### KUTIPAN BACAAN

- - - - -

Advertisement

OPINI: Kekerasan Simbolik dalam Kampanye Pemilu

Sumbo Tinarbuko
Jum'at, 14 Desember 2018 - 07:25 WIB
Budi Cahyana
OPINI: Kekerasan Simbolik dalam Kampanye Pemilu Penertiban APK melanggar aturan di Gunungkidul, Rabu (14/11/2018). - Harian Jogja/Herlambang Jati Kusumo

Advertisement

Bawaslu Sleman seperti dikutip Harianjogja.com (5/12/2018) mendata 1.059 alat peraga kampanye (APK) yang melanggar aturan bertebaran di Kapupaten Sleman. Menurut Abdul Karim Mustofa, Ketua Bawaslu Sleman, jenis APK yang paling banyak melanggar aturan pemasangan yaitu bendera dengan jumlah 925 buah. Jenis APK lainnya yang menyalahi aturan pemasangan yaitu baliho, spanduk, rontek dan banner.

Dikatakan Karim, berdasarkan data Bawaslu Kabupaten Sleman, total APK yang ditertibkan sebanyak 204 buah. “APK yang ditertibkan tersebut terdiri dari 31 baliho, 24 spanduk 24, 68 rontek, 24 umbul-umbul, dan 37 lembar bendera,” kata Karim.

- - - - -

### DATA MENTAH
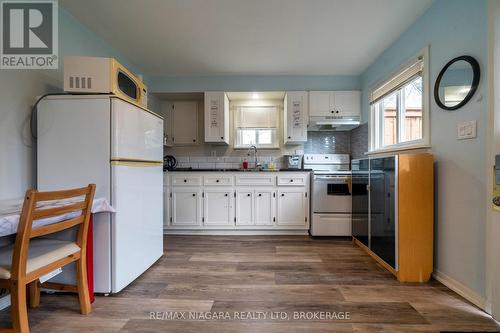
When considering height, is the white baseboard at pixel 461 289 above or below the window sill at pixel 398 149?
below

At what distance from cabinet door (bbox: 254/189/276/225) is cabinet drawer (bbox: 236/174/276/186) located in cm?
10

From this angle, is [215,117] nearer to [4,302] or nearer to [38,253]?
[38,253]

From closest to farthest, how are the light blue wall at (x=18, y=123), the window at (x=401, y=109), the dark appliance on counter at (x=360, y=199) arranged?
the light blue wall at (x=18, y=123)
the window at (x=401, y=109)
the dark appliance on counter at (x=360, y=199)

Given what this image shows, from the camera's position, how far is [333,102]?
11.2 feet

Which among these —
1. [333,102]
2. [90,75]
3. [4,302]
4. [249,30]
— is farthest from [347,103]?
[4,302]

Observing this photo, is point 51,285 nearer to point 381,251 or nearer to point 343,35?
point 381,251

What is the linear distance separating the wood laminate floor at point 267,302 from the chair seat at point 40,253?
47 cm

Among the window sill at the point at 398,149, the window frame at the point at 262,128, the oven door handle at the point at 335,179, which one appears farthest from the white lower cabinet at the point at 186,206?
the window sill at the point at 398,149

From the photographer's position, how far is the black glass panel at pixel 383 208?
193 cm

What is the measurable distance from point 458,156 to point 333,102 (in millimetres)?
1972

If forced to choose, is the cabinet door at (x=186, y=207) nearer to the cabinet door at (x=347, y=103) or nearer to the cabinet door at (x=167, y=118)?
the cabinet door at (x=167, y=118)

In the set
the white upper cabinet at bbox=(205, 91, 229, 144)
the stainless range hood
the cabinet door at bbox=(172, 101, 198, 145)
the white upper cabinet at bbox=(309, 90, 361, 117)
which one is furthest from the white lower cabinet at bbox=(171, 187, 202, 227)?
the white upper cabinet at bbox=(309, 90, 361, 117)

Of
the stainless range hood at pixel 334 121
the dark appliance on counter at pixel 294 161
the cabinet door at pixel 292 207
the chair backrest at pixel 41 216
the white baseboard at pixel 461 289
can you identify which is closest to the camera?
the chair backrest at pixel 41 216

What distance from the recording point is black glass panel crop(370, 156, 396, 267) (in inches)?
75.9
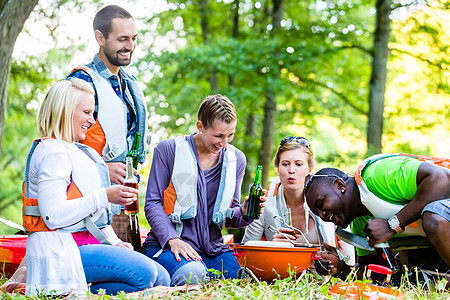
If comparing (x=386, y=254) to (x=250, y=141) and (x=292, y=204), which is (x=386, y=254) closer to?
(x=292, y=204)

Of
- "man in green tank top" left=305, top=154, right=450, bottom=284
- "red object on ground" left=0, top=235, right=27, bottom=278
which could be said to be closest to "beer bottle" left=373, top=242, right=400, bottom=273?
"man in green tank top" left=305, top=154, right=450, bottom=284

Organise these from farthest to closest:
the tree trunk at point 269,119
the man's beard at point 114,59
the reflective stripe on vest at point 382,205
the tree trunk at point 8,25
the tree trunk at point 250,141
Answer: the tree trunk at point 250,141 → the tree trunk at point 269,119 → the tree trunk at point 8,25 → the man's beard at point 114,59 → the reflective stripe on vest at point 382,205

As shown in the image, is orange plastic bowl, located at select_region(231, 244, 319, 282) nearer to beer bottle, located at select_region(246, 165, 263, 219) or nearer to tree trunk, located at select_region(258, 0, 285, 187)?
beer bottle, located at select_region(246, 165, 263, 219)

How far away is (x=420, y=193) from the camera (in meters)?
3.05

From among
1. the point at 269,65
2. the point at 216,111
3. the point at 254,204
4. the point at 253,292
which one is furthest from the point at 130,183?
the point at 269,65

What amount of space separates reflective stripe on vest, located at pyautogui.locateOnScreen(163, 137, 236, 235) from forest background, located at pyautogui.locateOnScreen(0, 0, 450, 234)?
5.08 meters

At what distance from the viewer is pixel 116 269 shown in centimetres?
295

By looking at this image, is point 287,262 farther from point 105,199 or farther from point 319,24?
point 319,24

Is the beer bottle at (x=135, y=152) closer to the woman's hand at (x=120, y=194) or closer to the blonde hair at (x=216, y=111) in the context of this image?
the blonde hair at (x=216, y=111)

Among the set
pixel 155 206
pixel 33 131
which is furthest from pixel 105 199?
pixel 33 131

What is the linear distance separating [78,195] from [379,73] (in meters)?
8.97

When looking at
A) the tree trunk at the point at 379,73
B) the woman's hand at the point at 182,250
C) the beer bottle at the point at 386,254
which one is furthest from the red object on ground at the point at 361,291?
the tree trunk at the point at 379,73

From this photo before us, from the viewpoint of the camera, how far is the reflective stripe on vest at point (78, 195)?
2.80 metres

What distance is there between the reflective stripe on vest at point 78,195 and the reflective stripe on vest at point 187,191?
0.86m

- - - - -

Teruskan tulisan opini tentang kekerasan simbolik dalam kampanye pemilu, mulai setelah kalimat terakhir yang tersedia.

### HASIL TUGAS
Advertisement

Sementara itu, masih berdasarkan liputan Harianjogja.com, Satpol PP Sleman berhasil menertibkan APK yang melanggar Perbup Sleman No.27/2018 tentang Pemasangan APK. “Sebelum melakukan penertiban, jajarannya menerima rekomendasi dari Bawaslu Sleman terkait dengan APK mana saja yang bakal diturunkan,” kata Sri Madu, Kepala Seksi Operasi dan Keamanan dan Ketertiban Satpol PP Sleman.

Gangguan Visual

Sudah menjadi rahasia umum ketika para caleg berikut tim suksesnya dengan dukungan politik aktivis parpol secara serampangan mematok daerah kekuasaannya. Hal itu dilakukan untuk menandai dapil kekuasaannya. Setelah menemukan area kekuasaannya, kemudian mereka menempatkan dan memasang iklan politik serta atribut parpol dengan sesuka hatinya.

Atas nama pengukuhan dapil kekuasaannya, mereka memprivatisasi seluruh ruang publik. Lebih spesifik lagi, mereka memprivatisasi jalan raya berikut ruas jalan simpangannya yang dianggapnya strategis. Sependek akal rasionalitasnya, mereka  melakukan hal itu untuk menempatkan penanda visual iklan politik miliknya. Sudah menjadi rahasia umum, penanda visual iklan politik milik para caleg selalu divisualkan dalam wujud media iklan luar ruang. Di antaranya: rontek, spanduk, umbul-umbul, poster, stiker, baliho, billboard dan bendera parpol.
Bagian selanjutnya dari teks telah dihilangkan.